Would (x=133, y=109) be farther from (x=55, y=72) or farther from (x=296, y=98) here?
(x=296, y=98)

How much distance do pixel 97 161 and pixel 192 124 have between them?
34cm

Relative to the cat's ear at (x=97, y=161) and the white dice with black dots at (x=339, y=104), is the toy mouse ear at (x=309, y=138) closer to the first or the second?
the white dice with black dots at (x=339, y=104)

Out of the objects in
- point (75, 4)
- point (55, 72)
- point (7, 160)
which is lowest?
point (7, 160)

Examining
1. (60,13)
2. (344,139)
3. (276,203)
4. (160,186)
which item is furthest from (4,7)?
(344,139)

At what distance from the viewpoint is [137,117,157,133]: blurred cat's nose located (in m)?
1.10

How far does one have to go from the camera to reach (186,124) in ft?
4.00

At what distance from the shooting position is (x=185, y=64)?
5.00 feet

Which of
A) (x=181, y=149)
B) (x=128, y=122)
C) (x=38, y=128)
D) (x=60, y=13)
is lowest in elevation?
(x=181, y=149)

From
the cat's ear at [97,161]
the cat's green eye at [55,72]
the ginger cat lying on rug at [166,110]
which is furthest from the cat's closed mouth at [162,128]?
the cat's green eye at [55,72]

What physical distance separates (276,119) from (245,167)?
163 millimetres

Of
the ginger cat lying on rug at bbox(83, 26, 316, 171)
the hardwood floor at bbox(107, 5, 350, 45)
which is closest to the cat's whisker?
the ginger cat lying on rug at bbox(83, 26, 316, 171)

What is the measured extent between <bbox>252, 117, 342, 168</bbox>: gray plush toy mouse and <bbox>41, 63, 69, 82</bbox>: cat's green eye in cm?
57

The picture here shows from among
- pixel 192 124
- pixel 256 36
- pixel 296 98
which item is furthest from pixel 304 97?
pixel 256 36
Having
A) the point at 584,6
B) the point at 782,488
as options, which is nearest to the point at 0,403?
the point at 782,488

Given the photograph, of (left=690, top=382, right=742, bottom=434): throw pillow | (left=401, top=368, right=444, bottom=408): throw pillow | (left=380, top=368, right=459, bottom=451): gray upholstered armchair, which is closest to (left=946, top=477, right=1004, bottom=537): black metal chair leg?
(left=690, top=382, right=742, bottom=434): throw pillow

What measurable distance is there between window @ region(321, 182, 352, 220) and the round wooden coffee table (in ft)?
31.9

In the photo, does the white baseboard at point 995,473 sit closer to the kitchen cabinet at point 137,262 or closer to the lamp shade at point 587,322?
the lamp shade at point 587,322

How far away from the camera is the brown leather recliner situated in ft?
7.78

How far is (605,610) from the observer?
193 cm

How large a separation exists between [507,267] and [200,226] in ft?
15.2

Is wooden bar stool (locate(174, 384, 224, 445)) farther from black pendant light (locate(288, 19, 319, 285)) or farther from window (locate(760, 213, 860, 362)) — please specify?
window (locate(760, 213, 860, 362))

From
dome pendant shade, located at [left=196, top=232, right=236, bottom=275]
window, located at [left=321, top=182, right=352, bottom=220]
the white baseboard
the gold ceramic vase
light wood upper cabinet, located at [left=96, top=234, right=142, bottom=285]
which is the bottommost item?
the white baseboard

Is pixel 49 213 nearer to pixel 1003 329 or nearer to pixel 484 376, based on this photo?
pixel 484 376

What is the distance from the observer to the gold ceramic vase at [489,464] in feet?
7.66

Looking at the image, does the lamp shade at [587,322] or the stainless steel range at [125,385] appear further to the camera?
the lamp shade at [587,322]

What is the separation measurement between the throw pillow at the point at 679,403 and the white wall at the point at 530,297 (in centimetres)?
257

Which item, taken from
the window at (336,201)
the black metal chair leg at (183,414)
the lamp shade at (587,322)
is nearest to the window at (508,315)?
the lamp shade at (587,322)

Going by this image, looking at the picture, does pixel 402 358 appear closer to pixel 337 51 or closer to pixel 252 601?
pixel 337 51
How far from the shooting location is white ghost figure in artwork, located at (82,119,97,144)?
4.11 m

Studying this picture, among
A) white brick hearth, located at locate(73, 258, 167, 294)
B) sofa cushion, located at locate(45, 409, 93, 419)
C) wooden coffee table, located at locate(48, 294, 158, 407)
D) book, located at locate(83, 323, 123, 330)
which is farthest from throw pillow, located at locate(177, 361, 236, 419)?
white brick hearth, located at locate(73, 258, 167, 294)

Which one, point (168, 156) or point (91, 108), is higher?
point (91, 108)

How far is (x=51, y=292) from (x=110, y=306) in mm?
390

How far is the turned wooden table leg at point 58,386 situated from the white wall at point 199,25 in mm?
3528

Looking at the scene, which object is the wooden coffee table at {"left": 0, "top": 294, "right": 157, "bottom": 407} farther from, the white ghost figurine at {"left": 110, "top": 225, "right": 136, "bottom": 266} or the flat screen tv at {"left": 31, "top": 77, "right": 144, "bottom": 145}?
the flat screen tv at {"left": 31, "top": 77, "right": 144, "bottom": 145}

_ _ _ _ _ _ _

◆ WHAT IS ASKED ◆
Quote only the lines from the line containing "How far from" through the end of the listing, please, keeping both the first and the last line.

◆ OUTPUT ◆
How far from the shooting location is white ghost figure in artwork, located at (82,119,97,144)?
4.11 m

Studying this picture, among
A) white brick hearth, located at locate(73, 258, 167, 294)
B) sofa cushion, located at locate(45, 409, 93, 419)
C) wooden coffee table, located at locate(48, 294, 158, 407)
D) book, located at locate(83, 323, 123, 330)
which is farthest from throw pillow, located at locate(177, 361, 236, 419)?
white brick hearth, located at locate(73, 258, 167, 294)

Which one, point (168, 156) or point (91, 108), is higher?
point (91, 108)

How far is (x=51, y=292) from (x=110, y=306) in mm?
390

How far is the turned wooden table leg at point 58,386 situated from the white wall at point 199,25 in mm?
3528

Looking at the scene, which object is the wooden coffee table at {"left": 0, "top": 294, "right": 157, "bottom": 407} farther from, the white ghost figurine at {"left": 110, "top": 225, "right": 136, "bottom": 266} or the flat screen tv at {"left": 31, "top": 77, "right": 144, "bottom": 145}?
the flat screen tv at {"left": 31, "top": 77, "right": 144, "bottom": 145}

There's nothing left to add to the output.